--- Dataset entries ---
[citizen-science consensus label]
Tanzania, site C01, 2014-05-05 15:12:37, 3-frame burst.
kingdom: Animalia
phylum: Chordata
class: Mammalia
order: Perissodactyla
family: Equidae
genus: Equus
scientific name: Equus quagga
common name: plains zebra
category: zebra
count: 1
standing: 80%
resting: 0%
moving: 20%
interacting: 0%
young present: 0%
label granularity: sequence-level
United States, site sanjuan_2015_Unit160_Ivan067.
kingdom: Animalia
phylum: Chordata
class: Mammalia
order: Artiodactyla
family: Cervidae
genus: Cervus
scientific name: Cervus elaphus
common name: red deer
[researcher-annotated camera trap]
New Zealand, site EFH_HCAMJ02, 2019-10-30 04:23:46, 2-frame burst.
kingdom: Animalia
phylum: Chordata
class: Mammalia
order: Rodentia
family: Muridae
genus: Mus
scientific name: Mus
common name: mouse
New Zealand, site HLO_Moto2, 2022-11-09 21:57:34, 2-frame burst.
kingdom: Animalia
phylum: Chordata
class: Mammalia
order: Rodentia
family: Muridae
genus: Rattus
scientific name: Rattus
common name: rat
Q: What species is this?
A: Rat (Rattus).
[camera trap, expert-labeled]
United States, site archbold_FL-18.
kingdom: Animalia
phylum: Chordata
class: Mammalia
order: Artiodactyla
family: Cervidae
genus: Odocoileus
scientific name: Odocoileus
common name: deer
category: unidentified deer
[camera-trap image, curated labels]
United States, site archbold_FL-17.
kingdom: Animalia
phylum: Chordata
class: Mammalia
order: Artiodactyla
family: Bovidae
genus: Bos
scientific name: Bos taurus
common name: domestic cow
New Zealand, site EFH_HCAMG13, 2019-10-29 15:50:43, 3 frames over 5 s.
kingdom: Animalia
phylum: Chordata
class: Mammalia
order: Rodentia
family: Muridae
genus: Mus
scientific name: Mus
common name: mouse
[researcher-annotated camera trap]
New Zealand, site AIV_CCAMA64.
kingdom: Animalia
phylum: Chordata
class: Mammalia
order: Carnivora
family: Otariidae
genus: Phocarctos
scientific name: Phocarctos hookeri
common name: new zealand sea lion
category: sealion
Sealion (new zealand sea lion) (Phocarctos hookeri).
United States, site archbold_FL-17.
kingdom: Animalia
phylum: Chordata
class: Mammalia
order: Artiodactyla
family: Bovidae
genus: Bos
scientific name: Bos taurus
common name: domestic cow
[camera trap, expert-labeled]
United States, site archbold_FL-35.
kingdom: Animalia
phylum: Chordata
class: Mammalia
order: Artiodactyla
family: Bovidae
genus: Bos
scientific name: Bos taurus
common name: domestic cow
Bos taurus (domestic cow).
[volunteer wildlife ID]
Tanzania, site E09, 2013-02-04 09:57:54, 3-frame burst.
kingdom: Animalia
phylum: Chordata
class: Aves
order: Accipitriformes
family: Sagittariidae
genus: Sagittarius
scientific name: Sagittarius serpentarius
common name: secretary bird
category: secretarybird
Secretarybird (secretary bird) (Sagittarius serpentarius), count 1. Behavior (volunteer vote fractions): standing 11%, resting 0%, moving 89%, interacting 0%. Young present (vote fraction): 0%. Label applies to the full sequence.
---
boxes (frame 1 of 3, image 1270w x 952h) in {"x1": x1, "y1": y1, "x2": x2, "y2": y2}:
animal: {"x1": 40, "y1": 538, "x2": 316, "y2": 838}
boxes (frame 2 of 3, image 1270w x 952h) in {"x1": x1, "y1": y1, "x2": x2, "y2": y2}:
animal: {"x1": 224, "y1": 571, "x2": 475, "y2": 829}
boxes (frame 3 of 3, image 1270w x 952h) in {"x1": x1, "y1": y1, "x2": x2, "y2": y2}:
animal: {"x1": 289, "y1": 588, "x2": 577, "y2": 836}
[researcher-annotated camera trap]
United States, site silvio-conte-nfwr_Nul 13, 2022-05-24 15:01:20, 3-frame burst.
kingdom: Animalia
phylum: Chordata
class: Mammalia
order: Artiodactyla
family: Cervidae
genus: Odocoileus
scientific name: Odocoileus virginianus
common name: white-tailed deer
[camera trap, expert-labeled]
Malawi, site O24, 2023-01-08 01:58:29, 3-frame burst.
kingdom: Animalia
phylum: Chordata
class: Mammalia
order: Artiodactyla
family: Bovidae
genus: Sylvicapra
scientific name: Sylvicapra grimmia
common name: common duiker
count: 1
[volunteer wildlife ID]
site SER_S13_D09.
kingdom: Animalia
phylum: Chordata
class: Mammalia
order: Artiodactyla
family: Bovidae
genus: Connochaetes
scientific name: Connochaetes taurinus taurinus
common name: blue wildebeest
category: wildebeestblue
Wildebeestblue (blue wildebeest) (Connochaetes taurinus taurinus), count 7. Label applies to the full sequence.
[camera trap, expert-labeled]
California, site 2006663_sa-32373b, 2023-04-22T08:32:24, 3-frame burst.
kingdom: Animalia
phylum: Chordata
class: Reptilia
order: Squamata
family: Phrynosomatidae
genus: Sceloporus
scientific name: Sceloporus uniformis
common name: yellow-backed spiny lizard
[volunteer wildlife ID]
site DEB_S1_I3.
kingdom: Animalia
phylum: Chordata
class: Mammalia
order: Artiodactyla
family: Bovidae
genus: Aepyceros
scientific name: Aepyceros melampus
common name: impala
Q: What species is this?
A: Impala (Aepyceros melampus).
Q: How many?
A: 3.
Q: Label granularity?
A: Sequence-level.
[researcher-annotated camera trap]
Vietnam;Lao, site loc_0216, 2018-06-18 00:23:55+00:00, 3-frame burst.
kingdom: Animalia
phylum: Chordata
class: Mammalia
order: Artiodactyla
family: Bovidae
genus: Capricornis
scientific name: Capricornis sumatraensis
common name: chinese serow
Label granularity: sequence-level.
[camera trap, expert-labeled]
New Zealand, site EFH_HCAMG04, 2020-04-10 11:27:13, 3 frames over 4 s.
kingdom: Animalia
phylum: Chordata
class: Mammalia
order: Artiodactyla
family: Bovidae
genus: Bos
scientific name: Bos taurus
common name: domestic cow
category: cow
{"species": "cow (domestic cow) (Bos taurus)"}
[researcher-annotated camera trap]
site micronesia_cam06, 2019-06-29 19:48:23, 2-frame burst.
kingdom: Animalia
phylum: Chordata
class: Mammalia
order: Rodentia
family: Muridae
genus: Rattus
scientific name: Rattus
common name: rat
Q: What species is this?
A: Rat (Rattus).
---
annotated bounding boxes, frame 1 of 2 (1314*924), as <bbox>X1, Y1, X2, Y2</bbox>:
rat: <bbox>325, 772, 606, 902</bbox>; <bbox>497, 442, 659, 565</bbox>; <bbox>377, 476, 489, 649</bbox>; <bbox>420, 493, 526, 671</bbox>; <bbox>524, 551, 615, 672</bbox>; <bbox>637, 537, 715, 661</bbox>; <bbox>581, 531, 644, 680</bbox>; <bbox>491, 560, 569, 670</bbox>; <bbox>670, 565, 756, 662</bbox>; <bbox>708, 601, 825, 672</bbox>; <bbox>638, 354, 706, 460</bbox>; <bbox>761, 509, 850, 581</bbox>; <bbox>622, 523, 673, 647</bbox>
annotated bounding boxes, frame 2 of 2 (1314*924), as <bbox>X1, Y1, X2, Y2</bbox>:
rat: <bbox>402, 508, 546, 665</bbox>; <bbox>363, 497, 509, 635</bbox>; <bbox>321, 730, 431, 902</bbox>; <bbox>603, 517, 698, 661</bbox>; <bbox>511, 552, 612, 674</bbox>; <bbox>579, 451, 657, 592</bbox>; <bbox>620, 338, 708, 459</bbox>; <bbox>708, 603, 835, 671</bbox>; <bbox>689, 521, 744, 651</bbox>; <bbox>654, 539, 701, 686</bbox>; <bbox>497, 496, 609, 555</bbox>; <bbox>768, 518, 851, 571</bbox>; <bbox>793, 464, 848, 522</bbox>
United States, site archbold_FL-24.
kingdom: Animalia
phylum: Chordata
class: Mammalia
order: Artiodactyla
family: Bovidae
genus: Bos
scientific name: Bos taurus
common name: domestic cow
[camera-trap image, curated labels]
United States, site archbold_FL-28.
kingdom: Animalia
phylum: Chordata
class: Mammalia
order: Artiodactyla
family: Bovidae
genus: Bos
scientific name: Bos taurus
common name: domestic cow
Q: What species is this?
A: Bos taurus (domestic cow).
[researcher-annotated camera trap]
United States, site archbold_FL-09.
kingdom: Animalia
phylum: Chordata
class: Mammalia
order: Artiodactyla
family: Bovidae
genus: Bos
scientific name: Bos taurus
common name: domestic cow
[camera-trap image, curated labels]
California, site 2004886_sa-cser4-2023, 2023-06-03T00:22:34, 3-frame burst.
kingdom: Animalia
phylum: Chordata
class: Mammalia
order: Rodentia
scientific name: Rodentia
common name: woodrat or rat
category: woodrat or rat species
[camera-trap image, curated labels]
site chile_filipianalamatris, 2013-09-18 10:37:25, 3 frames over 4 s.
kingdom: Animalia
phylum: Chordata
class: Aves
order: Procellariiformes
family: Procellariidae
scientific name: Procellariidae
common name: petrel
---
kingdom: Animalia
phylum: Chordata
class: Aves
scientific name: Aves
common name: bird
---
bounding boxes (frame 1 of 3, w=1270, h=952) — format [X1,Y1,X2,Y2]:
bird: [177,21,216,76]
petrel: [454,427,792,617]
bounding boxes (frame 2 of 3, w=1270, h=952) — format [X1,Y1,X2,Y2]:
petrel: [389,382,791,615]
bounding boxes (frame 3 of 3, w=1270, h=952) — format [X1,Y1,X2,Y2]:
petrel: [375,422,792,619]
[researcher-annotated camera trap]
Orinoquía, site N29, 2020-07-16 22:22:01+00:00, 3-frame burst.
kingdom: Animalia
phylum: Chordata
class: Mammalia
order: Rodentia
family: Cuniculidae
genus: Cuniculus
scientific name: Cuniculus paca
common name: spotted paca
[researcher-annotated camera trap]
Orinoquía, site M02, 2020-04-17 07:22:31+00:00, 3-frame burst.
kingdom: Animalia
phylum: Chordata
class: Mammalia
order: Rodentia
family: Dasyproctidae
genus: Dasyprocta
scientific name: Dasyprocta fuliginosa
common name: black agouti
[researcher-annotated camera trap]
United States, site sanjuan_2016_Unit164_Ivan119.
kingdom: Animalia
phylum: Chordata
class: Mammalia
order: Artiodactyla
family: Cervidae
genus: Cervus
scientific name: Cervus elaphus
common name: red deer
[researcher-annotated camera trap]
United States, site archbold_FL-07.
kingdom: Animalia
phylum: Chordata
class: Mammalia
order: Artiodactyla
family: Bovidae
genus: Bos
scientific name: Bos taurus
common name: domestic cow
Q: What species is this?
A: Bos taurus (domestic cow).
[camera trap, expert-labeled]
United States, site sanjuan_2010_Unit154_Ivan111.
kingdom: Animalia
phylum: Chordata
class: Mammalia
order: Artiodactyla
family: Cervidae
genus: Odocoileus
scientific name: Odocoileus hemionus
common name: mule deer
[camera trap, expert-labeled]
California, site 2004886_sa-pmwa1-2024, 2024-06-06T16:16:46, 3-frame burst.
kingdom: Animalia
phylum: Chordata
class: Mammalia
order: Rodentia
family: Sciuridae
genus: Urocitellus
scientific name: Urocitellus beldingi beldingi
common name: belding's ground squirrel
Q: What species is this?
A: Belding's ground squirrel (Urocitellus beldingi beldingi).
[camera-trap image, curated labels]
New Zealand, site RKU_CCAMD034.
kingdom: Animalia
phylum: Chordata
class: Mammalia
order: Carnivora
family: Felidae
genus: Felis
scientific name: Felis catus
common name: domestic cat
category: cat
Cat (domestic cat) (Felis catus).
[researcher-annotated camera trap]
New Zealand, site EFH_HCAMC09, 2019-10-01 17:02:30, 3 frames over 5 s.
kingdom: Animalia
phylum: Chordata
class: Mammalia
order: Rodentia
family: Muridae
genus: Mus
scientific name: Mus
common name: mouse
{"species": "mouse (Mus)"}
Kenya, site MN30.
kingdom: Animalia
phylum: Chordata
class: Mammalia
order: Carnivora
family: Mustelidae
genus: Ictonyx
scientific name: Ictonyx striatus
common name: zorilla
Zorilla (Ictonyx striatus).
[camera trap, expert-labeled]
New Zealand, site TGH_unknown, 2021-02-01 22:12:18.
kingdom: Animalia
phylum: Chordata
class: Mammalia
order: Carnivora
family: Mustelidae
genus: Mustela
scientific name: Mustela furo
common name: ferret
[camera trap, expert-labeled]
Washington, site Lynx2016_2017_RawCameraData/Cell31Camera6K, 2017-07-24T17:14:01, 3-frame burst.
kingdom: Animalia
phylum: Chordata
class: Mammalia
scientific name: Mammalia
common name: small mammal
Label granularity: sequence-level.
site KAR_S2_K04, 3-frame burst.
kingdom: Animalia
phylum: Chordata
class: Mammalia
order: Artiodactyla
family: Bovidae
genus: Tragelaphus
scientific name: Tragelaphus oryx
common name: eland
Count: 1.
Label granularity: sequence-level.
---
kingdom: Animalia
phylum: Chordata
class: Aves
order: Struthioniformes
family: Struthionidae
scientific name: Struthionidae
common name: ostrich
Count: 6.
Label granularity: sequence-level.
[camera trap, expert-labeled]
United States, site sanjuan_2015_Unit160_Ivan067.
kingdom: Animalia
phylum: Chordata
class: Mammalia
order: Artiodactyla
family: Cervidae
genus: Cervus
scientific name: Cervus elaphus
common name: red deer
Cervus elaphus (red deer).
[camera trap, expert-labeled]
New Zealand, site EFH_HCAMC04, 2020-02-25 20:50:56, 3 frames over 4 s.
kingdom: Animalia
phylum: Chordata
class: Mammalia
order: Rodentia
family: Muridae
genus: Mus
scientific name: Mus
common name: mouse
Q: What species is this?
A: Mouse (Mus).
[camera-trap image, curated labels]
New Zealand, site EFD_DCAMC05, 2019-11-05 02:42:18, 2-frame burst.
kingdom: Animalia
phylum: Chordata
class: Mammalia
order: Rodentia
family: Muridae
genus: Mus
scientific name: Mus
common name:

--- Task ---
Produce only the lines from the line containing "genus: Sylvicapra" through the line containing "common name: blue wildebeest", inclusive of both, exactly as they stand in the entries above.

--- Exercise solution ---
genus: Sylvicapra
scientific name: Sylvicapra grimmia
common name: common duiker
count: 1
[volunteer wildlife ID]
site SER_S13_D09.
kingdom: Animalia
phylum: Chordata
class: Mammalia
order: Artiodactyla
family: Bovidae
genus: Connochaetes
scientific name: Connochaetes taurinus taurinus
common name: blue wildebeest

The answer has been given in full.